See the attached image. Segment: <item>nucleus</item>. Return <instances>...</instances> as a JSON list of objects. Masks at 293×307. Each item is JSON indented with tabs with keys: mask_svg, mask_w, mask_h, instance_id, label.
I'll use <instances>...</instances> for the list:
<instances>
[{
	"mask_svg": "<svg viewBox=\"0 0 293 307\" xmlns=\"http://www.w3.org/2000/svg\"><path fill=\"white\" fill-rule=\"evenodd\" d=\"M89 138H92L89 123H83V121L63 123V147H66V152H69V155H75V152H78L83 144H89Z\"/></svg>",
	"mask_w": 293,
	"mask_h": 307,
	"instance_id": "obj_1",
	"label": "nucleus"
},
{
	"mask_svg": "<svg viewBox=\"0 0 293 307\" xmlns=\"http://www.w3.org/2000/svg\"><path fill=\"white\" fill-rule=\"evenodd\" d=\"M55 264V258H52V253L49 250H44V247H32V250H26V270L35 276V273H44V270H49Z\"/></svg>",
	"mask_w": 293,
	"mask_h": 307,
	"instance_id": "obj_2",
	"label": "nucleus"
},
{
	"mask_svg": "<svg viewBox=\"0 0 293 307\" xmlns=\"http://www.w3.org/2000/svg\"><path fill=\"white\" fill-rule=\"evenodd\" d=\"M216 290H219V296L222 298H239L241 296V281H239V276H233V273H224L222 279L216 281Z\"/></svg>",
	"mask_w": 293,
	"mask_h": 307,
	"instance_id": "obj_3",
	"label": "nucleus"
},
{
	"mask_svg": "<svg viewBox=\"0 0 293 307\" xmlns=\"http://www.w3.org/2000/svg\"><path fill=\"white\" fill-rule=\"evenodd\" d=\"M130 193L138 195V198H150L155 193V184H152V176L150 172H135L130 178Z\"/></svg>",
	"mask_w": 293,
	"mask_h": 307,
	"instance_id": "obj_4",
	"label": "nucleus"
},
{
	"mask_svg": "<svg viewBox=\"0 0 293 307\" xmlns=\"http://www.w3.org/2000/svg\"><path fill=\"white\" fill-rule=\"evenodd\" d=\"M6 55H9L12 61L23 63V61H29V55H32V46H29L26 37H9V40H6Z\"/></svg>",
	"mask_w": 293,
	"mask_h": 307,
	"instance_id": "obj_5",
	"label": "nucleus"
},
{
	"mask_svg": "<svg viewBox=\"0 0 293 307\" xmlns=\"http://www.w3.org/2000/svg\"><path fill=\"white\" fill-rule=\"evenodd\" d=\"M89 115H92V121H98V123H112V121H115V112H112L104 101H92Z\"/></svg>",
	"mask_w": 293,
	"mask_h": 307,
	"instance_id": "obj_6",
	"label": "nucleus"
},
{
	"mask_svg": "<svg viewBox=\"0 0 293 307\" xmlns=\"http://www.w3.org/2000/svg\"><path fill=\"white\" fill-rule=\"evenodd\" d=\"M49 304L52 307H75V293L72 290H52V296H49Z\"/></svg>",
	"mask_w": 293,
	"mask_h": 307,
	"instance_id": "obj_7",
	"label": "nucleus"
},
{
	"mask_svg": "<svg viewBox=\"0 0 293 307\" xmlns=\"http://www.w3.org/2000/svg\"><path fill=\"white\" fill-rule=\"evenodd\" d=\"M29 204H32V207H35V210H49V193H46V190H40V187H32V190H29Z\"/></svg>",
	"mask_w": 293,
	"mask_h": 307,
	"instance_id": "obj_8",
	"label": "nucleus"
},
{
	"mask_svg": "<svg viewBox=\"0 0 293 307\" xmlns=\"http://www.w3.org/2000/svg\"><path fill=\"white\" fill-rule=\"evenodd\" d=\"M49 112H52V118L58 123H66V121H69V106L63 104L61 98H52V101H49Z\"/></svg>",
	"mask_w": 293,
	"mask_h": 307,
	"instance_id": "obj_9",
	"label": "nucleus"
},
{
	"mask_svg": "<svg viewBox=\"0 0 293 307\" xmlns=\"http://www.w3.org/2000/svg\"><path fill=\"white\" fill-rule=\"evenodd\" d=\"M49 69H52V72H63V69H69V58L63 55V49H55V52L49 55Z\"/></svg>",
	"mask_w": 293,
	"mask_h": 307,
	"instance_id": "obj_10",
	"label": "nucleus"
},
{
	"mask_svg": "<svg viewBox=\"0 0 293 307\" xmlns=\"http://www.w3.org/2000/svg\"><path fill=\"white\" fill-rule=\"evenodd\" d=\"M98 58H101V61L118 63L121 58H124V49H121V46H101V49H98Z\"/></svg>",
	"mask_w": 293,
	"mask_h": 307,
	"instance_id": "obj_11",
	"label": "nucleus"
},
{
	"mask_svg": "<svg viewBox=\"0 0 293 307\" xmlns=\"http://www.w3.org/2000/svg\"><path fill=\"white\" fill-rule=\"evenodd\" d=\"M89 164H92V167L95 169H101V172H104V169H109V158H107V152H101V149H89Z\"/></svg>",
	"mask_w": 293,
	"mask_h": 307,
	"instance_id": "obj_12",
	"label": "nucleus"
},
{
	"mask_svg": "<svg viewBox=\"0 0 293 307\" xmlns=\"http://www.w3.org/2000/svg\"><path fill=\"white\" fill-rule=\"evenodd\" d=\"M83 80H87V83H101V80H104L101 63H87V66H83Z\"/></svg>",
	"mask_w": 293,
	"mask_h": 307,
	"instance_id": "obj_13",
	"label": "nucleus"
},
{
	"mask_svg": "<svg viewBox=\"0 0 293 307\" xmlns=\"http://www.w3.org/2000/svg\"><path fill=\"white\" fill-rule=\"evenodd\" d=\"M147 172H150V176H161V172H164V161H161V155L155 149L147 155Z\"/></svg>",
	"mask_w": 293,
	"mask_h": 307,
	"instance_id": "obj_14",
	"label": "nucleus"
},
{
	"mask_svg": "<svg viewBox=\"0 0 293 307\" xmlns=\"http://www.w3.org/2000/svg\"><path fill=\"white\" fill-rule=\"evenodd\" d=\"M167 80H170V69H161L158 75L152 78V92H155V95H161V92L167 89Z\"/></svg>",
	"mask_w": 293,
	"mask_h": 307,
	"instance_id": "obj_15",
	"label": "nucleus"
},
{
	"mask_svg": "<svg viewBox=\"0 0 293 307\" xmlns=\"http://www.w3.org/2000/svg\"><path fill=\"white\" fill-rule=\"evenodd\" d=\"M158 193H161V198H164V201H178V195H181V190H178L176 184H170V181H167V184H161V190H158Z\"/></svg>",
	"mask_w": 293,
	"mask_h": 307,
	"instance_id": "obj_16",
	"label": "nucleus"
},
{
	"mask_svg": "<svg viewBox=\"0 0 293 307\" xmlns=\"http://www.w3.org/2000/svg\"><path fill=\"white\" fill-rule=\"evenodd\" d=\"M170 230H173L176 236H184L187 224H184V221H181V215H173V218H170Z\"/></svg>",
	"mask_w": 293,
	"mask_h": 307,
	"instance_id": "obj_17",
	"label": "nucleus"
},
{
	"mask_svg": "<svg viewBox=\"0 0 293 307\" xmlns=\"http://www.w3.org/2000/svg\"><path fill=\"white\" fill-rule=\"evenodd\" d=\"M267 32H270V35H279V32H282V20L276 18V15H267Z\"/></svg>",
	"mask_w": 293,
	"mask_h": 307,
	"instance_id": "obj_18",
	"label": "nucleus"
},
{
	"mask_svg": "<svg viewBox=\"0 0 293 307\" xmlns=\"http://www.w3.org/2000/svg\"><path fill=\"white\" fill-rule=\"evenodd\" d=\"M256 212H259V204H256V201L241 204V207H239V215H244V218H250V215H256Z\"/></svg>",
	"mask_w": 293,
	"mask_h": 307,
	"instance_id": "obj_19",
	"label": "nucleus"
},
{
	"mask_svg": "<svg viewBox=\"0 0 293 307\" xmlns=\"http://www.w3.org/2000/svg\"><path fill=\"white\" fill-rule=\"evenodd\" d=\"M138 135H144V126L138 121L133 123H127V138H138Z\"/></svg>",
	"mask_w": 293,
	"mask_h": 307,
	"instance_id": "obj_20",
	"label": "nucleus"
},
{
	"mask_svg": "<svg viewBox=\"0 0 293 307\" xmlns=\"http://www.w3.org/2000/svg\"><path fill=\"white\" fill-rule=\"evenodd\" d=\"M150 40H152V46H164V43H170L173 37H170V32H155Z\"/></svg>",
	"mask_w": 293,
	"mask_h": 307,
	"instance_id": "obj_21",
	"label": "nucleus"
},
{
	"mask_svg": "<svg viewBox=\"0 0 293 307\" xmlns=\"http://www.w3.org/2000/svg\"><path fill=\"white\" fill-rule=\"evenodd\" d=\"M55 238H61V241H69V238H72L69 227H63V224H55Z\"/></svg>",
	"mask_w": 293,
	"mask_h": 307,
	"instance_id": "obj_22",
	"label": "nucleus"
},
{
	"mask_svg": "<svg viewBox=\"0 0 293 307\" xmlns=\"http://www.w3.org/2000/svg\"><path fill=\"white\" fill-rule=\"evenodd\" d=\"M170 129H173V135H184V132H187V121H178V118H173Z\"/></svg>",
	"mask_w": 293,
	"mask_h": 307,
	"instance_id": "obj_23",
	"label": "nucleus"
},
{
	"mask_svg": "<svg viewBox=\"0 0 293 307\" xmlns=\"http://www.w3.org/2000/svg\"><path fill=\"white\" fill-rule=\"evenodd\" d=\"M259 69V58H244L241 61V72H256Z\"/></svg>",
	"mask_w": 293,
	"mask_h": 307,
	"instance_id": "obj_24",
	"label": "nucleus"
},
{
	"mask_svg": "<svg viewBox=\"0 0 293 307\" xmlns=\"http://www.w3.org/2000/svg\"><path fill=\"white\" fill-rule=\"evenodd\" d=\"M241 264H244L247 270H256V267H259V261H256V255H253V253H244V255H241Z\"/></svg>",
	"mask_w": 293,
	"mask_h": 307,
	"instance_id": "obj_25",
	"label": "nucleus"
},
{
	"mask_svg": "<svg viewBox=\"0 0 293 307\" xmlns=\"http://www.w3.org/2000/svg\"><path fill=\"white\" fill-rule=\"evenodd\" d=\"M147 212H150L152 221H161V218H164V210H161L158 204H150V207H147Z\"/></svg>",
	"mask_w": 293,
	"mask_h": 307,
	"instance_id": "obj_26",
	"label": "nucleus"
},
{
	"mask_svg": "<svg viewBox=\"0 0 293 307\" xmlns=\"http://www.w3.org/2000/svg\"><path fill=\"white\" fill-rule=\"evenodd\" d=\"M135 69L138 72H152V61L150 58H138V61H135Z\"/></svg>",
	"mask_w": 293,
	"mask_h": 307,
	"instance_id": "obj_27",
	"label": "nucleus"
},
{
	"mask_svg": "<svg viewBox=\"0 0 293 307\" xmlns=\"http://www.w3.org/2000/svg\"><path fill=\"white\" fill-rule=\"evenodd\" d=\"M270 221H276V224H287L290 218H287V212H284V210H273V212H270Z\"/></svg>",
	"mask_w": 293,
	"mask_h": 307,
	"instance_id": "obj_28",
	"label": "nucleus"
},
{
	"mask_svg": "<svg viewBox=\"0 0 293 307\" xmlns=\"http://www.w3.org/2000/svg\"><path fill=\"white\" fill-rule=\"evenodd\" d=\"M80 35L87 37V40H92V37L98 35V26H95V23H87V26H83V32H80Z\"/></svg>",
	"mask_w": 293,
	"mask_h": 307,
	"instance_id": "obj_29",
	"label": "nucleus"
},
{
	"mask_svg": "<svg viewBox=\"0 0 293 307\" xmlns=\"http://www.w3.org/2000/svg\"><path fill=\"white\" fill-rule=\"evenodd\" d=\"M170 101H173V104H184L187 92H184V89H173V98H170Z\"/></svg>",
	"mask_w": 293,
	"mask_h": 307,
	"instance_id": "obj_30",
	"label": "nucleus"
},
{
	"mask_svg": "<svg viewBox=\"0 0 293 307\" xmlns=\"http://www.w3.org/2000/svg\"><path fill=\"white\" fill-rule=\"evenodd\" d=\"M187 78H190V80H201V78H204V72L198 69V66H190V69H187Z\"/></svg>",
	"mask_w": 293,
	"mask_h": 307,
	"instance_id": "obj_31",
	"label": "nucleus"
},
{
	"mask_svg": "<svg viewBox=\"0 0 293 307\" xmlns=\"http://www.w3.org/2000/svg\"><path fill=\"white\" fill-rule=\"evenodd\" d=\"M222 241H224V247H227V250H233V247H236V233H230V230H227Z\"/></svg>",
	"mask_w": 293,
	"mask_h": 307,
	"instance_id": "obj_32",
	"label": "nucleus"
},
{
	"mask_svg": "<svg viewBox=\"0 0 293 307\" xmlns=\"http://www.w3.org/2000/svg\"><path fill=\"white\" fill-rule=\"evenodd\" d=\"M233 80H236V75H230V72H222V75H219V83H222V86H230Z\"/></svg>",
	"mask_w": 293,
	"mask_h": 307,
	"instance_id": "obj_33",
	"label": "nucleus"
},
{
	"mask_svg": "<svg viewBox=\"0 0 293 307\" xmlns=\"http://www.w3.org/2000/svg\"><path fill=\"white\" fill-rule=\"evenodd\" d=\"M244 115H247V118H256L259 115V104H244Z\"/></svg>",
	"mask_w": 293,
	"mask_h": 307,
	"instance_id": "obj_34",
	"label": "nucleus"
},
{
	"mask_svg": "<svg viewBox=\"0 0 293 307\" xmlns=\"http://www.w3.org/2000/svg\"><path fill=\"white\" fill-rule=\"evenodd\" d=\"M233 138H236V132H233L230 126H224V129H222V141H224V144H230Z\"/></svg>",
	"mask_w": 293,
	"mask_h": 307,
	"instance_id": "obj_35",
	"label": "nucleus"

####

* STATED GOAL: State how many lines in the items above contain the word "list". Give the number alone.

* WRITTEN RESPONSE: 2